→ **QUESTIONS**:
1. In the commentary on the economy, what rate of growth does the IMF say the Canadian economy will return to next quarter?
2. Print the part of the commentary on the economy that opens with the words containing "It is easy to" and closes with "only, if only.".

The cover had a special significance to me because there is tendancy on blogs and in alternative media when discussing deep structural problems and severe fault lines in a system that, when you look just a bit more closely, is clearly broken, to talk about problems as being final and imminent. And yet they are not. Day after day, the highways are packed with traffic, payrolls are made, welfare, unemployment, and child tax benefits are delivered to recipients on time, shipments arrive, inventory is sold, concrete is poured, and poo goes down the sewer. Most of the developments in the core of Toronto and yes, even Waterloo have yet to become even holes in the ground but are surrounded by signs advertising “Five Exclusive Sumptuous Residences…from 2.75 million to 9.75 million” “Exclusive Sophisticated Community…starting from the low 500s” “Distinguished Living…from 1.5 million…Construction starts in Fall 2012.” If the Economist is right, nobody told the developers of Southern Ontario, a place where they are counting on silver haired, white wine sipping, handful of pearl necklace-wearing Yorkville residents shown on their billboards to come forward with real life wealth and buy the prestige of a particular street corner when their shining Versailles get off the ground at some future date. Because it is still a place where the economy still “sucks” in relative terms when you look at the data, as no commentator has been able to deny. This example is to contrast the two universes in which parallel segments of Western society seem to dwell these days: Those who marvel at society and the economy continuing to lurch forward, despite their awareness of artificially low interest rates, reduced demand, fiat currency wars, trade deficits, and structural unemployment, and those who never give a thought to anything related to the economy other than its unfailing obligation to serve them. We can definitely place the developers in the latter category, along with everyone else who expects cheap food, cheap gas, living wages, cheap energy for their homes, and taxes in the low-non existant range forever and ever.
It is easy to get fooled by the pronouncements of people who pretend they know what they are talking about and are predicting the future based on solid data. Example: The IMF, who typically over the last couple years has stated the Canadian economy shrunk 0.1% last quarter, grew 0.1% this quarter, but will return to (their favourite phrase) “robust” growth of 2.7-3.5% next quarter. How do they know? Well, they don’t. They are assuming that companies will start up, employ people, innovate, which will make them profitable, so they can pay their employees well, so these employees feel safe and secure about their long term prospects, and spend money like its going out of style. If only. If only, if only, if only.
What if people save their money in the bank? What if people only buy what they need? What if companies only hire the people they need, or have to reduce payrolls due to falling demand? What if more people realize that the government has been cheating at free market economics and keeping interest rates artificially low to fuel this elusive “growth”, which has as a result occurred entirely on the back of a real estate bubble that has made it more logical to rent? I know many people do that, but what if everyone did that These scenarios are just as, if not more likely to take place with increasing occurrence long term. After all, who will want to be held hostage to the tune of $1,500-5,000 a month for mortgage, maintenance, property taxes, and utilities (and these last two are only going to shoot up as cash-strapped municipalities and power monopolies squeeze their only remaining asset) when the illusion of “No dude, it only trends upward” finally comes back down to earth? Especially when you can pay a nominal sum to just live somewhere and not really notice much of a different in the substance of what you’re doing, which is sheltering yourself from the elements)

→ **AVAILABLE DATA**:
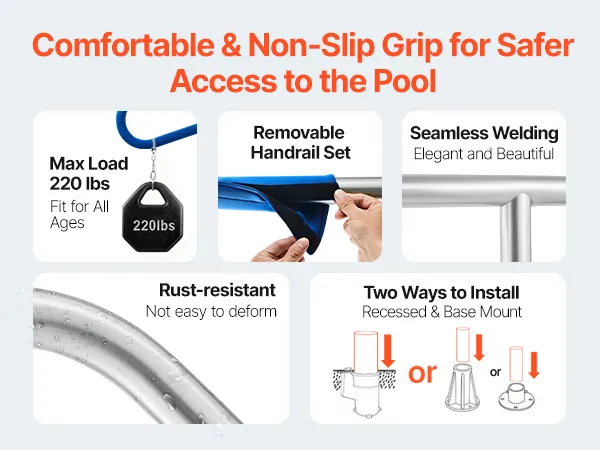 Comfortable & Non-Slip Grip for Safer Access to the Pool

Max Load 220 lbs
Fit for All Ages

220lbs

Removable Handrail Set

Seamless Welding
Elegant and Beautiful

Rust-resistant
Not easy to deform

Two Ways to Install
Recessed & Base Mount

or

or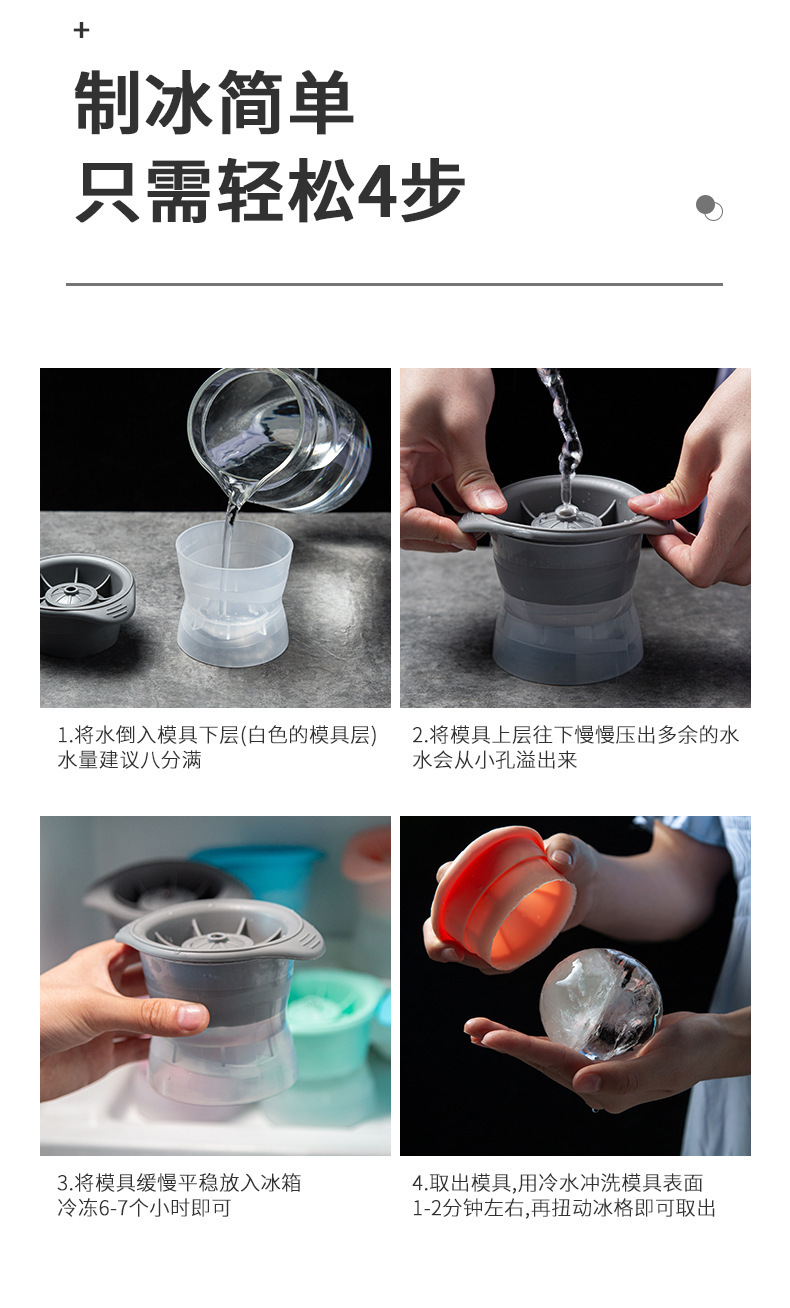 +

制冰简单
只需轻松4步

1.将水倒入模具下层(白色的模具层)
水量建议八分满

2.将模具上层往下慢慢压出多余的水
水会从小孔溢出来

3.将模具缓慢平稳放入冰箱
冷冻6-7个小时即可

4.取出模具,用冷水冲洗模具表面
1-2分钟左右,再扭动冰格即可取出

--

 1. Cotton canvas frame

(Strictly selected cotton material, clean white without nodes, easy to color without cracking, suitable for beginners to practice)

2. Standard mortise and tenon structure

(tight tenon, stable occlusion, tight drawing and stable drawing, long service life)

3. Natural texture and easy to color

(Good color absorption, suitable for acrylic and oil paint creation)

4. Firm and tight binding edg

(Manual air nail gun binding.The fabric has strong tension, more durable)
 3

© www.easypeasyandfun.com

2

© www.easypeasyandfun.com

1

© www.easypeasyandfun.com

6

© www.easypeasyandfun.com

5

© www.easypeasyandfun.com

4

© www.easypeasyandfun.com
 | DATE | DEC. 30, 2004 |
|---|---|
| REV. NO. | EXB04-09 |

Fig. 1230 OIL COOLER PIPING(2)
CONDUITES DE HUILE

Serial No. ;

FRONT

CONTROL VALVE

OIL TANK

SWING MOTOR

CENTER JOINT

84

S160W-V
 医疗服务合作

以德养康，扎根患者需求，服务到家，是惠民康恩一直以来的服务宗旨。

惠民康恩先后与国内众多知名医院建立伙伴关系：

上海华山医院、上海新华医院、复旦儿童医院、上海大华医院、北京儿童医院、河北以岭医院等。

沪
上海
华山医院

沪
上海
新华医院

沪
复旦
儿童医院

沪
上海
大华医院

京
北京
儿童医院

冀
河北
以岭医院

→ **WRITTEN RESPONSES**:
1. The IMF says it will return to "robust" growth of 2.7-3.5%.

2.
It is easy to get fooled by the pronouncements of people who pretend they know what they are talking about and are predicting the future based on solid data. Example: The IMF, who typically over the last couple years has stated the Canadian economy shrunk 0.1% last quarter, grew 0.1% this quarter, but will return to (their favourite phrase) “robust” growth of 2.7-3.5% next quarter. How do they know? Well, they don’t. They are assuming that companies will start up, employ people, innovate, which will make them profitable, so they can pay their employees well, so these employees feel safe and secure about their long term prospects, and spend money like its going out of style. If only. If only, if only, if only.